» **Objective**
Reproduce all of the listing below without alteration.

» **Data for this exercise**
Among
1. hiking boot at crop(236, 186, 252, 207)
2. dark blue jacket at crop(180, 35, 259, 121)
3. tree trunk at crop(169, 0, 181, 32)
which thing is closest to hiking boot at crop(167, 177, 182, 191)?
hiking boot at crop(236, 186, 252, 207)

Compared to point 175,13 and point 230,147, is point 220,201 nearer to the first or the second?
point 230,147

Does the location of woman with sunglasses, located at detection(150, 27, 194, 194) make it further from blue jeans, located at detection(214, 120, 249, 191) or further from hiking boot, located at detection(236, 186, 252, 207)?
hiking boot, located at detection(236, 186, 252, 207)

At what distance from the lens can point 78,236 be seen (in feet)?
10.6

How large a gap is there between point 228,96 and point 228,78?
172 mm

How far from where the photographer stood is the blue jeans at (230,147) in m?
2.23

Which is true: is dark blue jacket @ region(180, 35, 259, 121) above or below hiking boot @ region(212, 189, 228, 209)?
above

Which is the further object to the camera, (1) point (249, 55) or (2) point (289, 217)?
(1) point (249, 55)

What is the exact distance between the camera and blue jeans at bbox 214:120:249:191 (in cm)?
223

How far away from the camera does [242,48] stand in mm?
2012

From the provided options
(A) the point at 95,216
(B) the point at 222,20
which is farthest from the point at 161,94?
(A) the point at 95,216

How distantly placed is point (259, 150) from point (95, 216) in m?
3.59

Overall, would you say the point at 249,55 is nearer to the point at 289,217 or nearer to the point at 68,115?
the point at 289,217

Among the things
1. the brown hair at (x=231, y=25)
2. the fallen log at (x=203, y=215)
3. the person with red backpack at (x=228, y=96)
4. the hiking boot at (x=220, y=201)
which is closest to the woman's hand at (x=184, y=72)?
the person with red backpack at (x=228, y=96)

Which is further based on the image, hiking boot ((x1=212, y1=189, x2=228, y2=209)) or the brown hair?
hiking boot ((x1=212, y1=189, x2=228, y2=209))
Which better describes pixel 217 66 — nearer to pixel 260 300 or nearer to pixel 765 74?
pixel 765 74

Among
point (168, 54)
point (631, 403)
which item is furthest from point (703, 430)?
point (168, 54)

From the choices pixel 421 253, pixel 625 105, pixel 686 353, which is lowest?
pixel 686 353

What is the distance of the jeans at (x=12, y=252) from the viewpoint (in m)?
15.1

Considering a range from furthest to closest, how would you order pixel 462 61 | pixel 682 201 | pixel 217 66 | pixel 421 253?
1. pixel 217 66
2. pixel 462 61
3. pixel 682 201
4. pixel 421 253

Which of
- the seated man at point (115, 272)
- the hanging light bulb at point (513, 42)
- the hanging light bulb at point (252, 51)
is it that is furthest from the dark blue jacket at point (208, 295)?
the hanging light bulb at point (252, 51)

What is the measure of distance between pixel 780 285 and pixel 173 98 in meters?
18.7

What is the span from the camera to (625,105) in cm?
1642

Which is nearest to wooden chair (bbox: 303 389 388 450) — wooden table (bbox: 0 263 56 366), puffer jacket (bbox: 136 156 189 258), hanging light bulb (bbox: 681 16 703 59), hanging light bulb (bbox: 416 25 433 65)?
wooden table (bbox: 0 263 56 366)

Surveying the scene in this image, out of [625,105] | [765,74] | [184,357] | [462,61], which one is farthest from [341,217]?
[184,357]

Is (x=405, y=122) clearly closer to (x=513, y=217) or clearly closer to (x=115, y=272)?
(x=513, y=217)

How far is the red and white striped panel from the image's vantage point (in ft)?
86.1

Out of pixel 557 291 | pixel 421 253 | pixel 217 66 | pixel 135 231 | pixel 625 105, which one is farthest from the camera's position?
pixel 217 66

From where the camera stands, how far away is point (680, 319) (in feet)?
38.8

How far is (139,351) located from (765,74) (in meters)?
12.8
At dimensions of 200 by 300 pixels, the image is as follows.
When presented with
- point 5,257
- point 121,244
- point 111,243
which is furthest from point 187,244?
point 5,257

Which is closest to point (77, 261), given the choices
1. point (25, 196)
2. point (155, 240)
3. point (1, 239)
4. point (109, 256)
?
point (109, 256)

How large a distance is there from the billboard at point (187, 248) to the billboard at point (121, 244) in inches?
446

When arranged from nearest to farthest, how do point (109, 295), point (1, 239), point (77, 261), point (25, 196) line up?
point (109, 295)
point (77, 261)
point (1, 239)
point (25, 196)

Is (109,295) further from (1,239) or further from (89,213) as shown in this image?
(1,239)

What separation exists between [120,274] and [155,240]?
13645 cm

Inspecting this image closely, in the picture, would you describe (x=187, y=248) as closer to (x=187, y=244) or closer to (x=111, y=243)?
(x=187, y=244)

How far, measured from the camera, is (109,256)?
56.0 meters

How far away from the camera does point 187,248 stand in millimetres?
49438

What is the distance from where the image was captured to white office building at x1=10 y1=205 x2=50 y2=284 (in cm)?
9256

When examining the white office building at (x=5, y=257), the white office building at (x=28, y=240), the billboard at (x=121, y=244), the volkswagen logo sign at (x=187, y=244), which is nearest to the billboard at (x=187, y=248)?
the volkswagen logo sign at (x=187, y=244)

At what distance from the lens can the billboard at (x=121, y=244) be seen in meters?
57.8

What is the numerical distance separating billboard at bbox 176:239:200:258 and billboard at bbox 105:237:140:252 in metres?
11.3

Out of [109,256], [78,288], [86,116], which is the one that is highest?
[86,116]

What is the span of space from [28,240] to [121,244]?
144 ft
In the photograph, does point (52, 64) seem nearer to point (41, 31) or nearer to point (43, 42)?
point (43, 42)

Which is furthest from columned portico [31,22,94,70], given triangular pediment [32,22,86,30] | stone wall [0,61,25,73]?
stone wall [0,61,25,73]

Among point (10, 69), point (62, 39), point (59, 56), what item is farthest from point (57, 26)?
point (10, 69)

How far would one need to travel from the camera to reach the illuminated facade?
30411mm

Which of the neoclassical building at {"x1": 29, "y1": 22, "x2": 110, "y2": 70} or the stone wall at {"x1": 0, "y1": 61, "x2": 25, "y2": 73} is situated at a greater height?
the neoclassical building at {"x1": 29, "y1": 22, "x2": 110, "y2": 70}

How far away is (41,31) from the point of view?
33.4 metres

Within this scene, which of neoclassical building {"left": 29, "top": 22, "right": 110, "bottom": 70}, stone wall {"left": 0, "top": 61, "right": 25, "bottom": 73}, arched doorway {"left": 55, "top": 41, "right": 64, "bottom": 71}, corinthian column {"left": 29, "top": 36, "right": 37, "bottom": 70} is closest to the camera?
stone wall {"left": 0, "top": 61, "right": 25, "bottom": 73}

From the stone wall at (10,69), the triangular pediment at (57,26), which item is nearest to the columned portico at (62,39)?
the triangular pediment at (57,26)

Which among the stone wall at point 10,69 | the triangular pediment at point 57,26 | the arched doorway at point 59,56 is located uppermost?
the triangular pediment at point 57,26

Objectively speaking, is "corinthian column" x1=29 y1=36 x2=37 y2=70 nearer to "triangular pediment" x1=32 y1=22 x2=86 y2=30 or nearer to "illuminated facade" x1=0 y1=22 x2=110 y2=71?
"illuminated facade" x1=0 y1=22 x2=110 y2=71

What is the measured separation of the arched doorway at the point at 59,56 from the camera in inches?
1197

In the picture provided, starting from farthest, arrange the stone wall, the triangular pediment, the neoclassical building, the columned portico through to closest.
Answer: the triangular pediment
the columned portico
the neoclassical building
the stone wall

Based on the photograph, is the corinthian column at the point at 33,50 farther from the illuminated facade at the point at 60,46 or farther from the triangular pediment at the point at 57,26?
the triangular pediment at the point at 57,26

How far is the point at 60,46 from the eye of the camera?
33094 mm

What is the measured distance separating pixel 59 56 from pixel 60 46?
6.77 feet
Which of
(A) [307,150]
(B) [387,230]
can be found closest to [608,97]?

» **Exercise result**
Among
1. hiking boot at crop(236, 186, 252, 207)
2. dark blue jacket at crop(180, 35, 259, 121)
3. tree trunk at crop(169, 0, 181, 32)
which thing is closest to hiking boot at crop(167, 177, 182, 191)?
hiking boot at crop(236, 186, 252, 207)

Compared to point 175,13 and point 230,147, is point 220,201 nearer to the first or the second?
point 230,147

Does the location of woman with sunglasses, located at detection(150, 27, 194, 194) make it further from blue jeans, located at detection(214, 120, 249, 191) or further from hiking boot, located at detection(236, 186, 252, 207)?
hiking boot, located at detection(236, 186, 252, 207)

At what distance from the lens can point 78,236 be seen (in feet)?
10.6

How large a gap is there between point 228,96 and point 228,78?
172 mm

How far from where the photographer stood is the blue jeans at (230,147) in m?
2.23

Which is true: is dark blue jacket @ region(180, 35, 259, 121) above or below hiking boot @ region(212, 189, 228, 209)?
above

Which is the further object to the camera, (1) point (249, 55) or (2) point (289, 217)?
(1) point (249, 55)

What is the exact distance between the camera and blue jeans at bbox 214:120:249:191 (in cm)?
223

How far away from the camera does [242,48] stand in mm?
2012

From the provided options
(A) the point at 95,216
(B) the point at 222,20
which is farthest from the point at 161,94?
(A) the point at 95,216

How distantly placed is point (259, 150) from point (95, 216) in m?
3.59

Overall, would you say the point at 249,55 is nearer to the point at 289,217 or nearer to the point at 68,115?
the point at 289,217

Among the things
1. the brown hair at (x=231, y=25)
2. the fallen log at (x=203, y=215)
3. the person with red backpack at (x=228, y=96)
4. the hiking boot at (x=220, y=201)
which is closest to the woman's hand at (x=184, y=72)?
the person with red backpack at (x=228, y=96)

Which is further based on the image, hiking boot ((x1=212, y1=189, x2=228, y2=209)) or the brown hair?
hiking boot ((x1=212, y1=189, x2=228, y2=209))
Which better describes pixel 217 66 — nearer to pixel 260 300 or nearer to pixel 765 74?
pixel 765 74

Among
point (168, 54)
point (631, 403)
which item is furthest from point (703, 430)?
point (168, 54)

From the choices pixel 421 253, pixel 625 105, pixel 686 353, which is lowest?
pixel 686 353

What is the distance of the jeans at (x=12, y=252) from the viewpoint (in m)?
15.1

Considering a range from furthest to closest, how would you order pixel 462 61 | pixel 682 201 | pixel 217 66 | pixel 421 253?
1. pixel 217 66
2. pixel 462 61
3. pixel 682 201
4. pixel 421 253

Which of
- the seated man at point (115, 272)
- the hanging light bulb at point (513, 42)
- the hanging light bulb at point (252, 51)
is it that is furthest from the dark blue jacket at point (208, 295)?
the hanging light bulb at point (252, 51)

What is the measure of distance between pixel 780 285 and pixel 173 98 in meters?
18.7

What is the span from the camera to (625,105) in cm?
1642

Which is nearest to wooden chair (bbox: 303 389 388 450) — wooden table (bbox: 0 263 56 366), puffer jacket (bbox: 136 156 189 258), hanging light bulb (bbox: 681 16 703 59), hanging light bulb (bbox: 416 25 433 65)?
wooden table (bbox: 0 263 56 366)

Surveying the scene in this image, out of [625,105] | [765,74] | [184,357] | [462,61], which one is farthest from [341,217]?
[184,357]

Is (x=405, y=122) clearly closer to (x=513, y=217) or clearly closer to (x=115, y=272)?
(x=513, y=217)

How far is the red and white striped panel from the image's vantage point (in ft)?
86.1

Out of pixel 557 291 | pixel 421 253 | pixel 217 66 | pixel 135 231 | pixel 625 105, which one is farthest from the camera's position?
pixel 217 66

From where the camera stands, how far away is point (680, 319) (in feet)?
38.8

How far is (139,351) located from (765,74) (in meters)?
12.8
At dimensions of 200 by 300 pixels, the image is as follows.
When presented with
- point 5,257
- point 121,244
- point 111,243
which is furthest from point 187,244?
point 5,257

Which is closest to point (77, 261), given the choices
1. point (25, 196)
2. point (155, 240)
3. point (1, 239)
4. point (109, 256)
?
point (109, 256)

How large a distance is there from the billboard at point (187, 248) to the billboard at point (121, 244) in inches?
446

When arranged from nearest to farthest, how do point (109, 295), point (1, 239), point (77, 261), point (25, 196) line up?
point (109, 295)
point (77, 261)
point (1, 239)
point (25, 196)

Is (109,295) further from (1,239) or further from (89,213) as shown in this image?
(1,239)

What separation exists between [120,274] and [155,240]?
13645 cm

Inspecting this image closely, in the picture, would you describe (x=187, y=248) as closer to (x=187, y=244) or closer to (x=111, y=243)?
(x=187, y=244)

How far, measured from the camera, is (109,256)?
56.0 meters

How far away from the camera does point 187,248 stand in millimetres?
49438

What is the distance from where the image was captured to white office building at x1=10 y1=205 x2=50 y2=284 (in cm)?
9256

When examining the white office building at (x=5, y=257), the white office building at (x=28, y=240), the billboard at (x=121, y=244), the volkswagen logo sign at (x=187, y=244), which is nearest to the billboard at (x=187, y=248)?
the volkswagen logo sign at (x=187, y=244)

At what distance from the lens can the billboard at (x=121, y=244) be seen in meters?
57.8

What is the numerical distance separating billboard at bbox 176:239:200:258 and billboard at bbox 105:237:140:252 in metres?
11.3

Out of [109,256], [78,288], [86,116], which is the one that is highest?
[86,116]

What is the span of space from [28,240] to [121,244]?
144 ft
In the photograph, does point (52, 64) seem nearer to point (41, 31) or nearer to point (43, 42)?
point (43, 42)

Which is furthest from columned portico [31,22,94,70], given triangular pediment [32,22,86,30] | stone wall [0,61,25,73]?
stone wall [0,61,25,73]

Among point (10, 69), point (62, 39), point (59, 56), what item is farthest from point (57, 26)?
point (10, 69)

How far would one need to travel from the camera to reach the illuminated facade?
30411mm

Which of the neoclassical building at {"x1": 29, "y1": 22, "x2": 110, "y2": 70} or the stone wall at {"x1": 0, "y1": 61, "x2": 25, "y2": 73} is situated at a greater height?
the neoclassical building at {"x1": 29, "y1": 22, "x2": 110, "y2": 70}

How far away is (41,31) from the point of view?
33.4 metres

Within this scene, which of neoclassical building {"left": 29, "top": 22, "right": 110, "bottom": 70}, stone wall {"left": 0, "top": 61, "right": 25, "bottom": 73}, arched doorway {"left": 55, "top": 41, "right": 64, "bottom": 71}, corinthian column {"left": 29, "top": 36, "right": 37, "bottom": 70} is closest to the camera?
stone wall {"left": 0, "top": 61, "right": 25, "bottom": 73}

From the stone wall at (10,69), the triangular pediment at (57,26), which item is nearest to the columned portico at (62,39)?
the triangular pediment at (57,26)

Which among the stone wall at point 10,69 | the triangular pediment at point 57,26 | the arched doorway at point 59,56 is located uppermost?
the triangular pediment at point 57,26

Objectively speaking, is "corinthian column" x1=29 y1=36 x2=37 y2=70 nearer to "triangular pediment" x1=32 y1=22 x2=86 y2=30 or nearer to "illuminated facade" x1=0 y1=22 x2=110 y2=71?
"illuminated facade" x1=0 y1=22 x2=110 y2=71

What is the measured separation of the arched doorway at the point at 59,56 from the camera in inches?
1197

In the picture provided, starting from farthest, arrange the stone wall, the triangular pediment, the neoclassical building, the columned portico through to closest.
Answer: the triangular pediment
the columned portico
the neoclassical building
the stone wall

Based on the photograph, is the corinthian column at the point at 33,50 farther from the illuminated facade at the point at 60,46 or farther from the triangular pediment at the point at 57,26?
the triangular pediment at the point at 57,26

How far is the point at 60,46 from the eye of the camera?
33094 mm

What is the measured distance separating pixel 59 56 from pixel 60 46?
6.77 feet
Which of
(A) [307,150]
(B) [387,230]
can be found closest to [608,97]?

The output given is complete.